I’m being jerked around here, thought Pascoe. Time to crack the whip.

“The world’s full of gardens,” he said coldly. “Why this one? Why have you come back to Mid-Yorkshire?”

“Oh, I’m sorry, I should have said. That’s my other job, my real work-my thesis. You know about my thesis? Revenge and Retribution in English Drama? Of course you do. It was that which helped set you off in the wrong direction, wasn’t it? I can see how it would, with Mrs. Pascoe being threatened and all. You got that sorted, did you? I never read anything in the papers.”

He paused and looked enquiringly at Pascoe who said, “Yes, we got it sorted. No, there wasn’t much in the papers.”
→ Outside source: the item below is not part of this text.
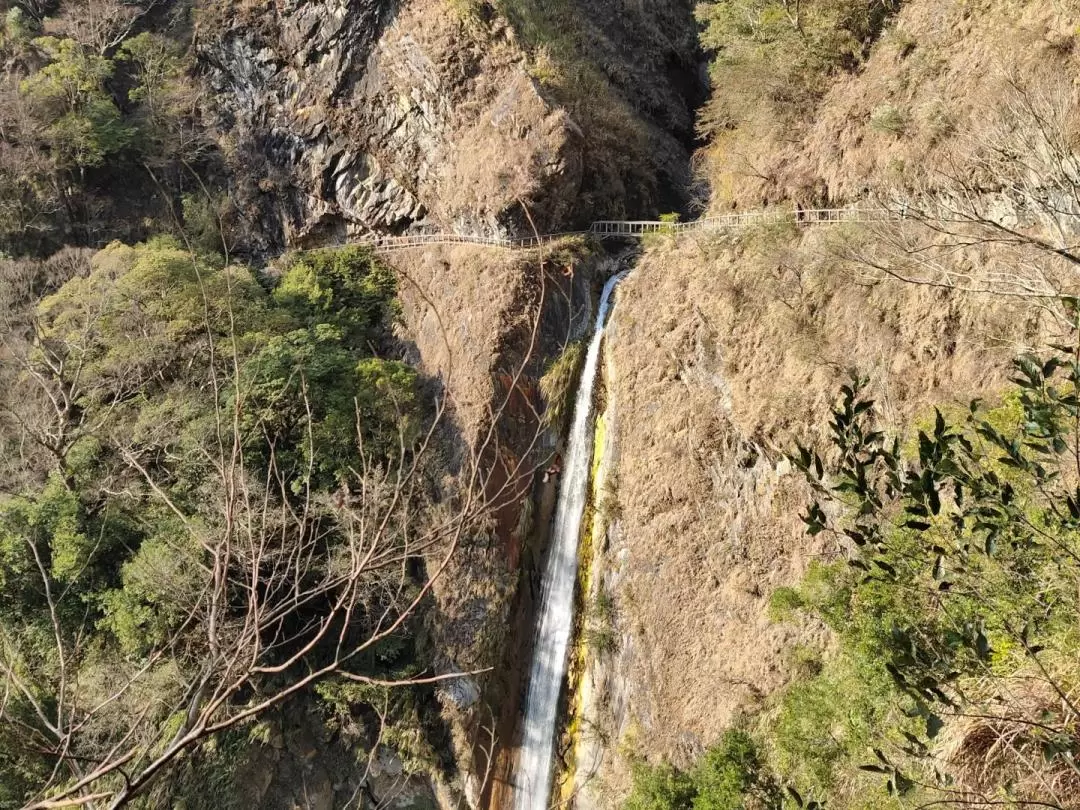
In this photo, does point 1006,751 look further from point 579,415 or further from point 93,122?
point 93,122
Because there’d been a security cover-up, but Pascoe wasn’t about to go into that. Irritated though he was by Roote, and deeply suspicious of his motives, he still felt guilty at the memory of what had happened. With Ellie being threatened from an unknown source, he’d cast around for likely suspects. Discovering that Roote, whom he’d put away as an accessory to murder some years ago, was now out and writing a thesis on revenge in Sheffield where he was working as a hospital porter, he’d got South Yorkshire to shake him up a bit then gone down himself to have a friendly word. On arrival, he’d found Roote in the bath with his wrists slashed, and when later he’d had to admit that Roote had no involvement whatsoever in the case he was investigating, the probation service had not been slow to cry harassment.

Well, he’d been able to show he’d gone by the book. Just. But he’d felt then the same mixture of guilt and anger he was feeling now.

Roote was talking again.

“Anyway, my supervisor at Sheffield got a new post at the university here, just started this term. He’s the one who helped me get fixed up with the gardening job, in fact, so you see how it all slotted in. I could have got a new supervisor, I suppose, but I’ve just got to the most interesting part of my thesis. I mean, the Elizabethans and Jacobeans have been fascinating, of course, but they’ve been so much pawed over by the scholars, it’s difficult to come up with much that’s really new. But now I’m on to the Romantics: Byron, Shelley, Coleridge, even Wordsworth, they all tried their hands at drama you know. But it’s Beddoes that really fascinates me. Do you know his play Death’s Jest-Book?”

“No,” said Pascoe. “Should I?”

In fact, it came to him as he spoke that he had heard the name Beddoes recently.

“Depends what you mean by should. Deserves to be better known. It’s fantastic. And as my supervisor’s writing a book on Beddoes and probably knows more about him than any man living, I just had to stick with him. But it’s a long way to travel from Sheffield even with a decent car, and the only thing I’ve been able to afford has more breakdowns than an inner-city teaching staff! It really made sense for me to move too. So everything’s turned out for the best in the best of all possible worlds!”

“This supervisor,” said Pascoe, “what’s his name?”

He didn’t need to ask. He’d recalled where he’d heard Beddoes’ name mentioned, and he knew the answer already.

“He’s got the perfect name for an Eng. Lit. teacher,” said Roote, laughing. “Johnson. Dr. Sam Johnson. Do you know him?”

“That’s when I made an excuse and left,” said Pascoe.

“Oh aye? Why was that?” said Detective Superintendent Andrew Dalziel. “Fucking useless thing!”

It was, Pascoe hoped, the VCR squeaking under the assault of his pistonlike finger that Dalziel was addressing, not himself.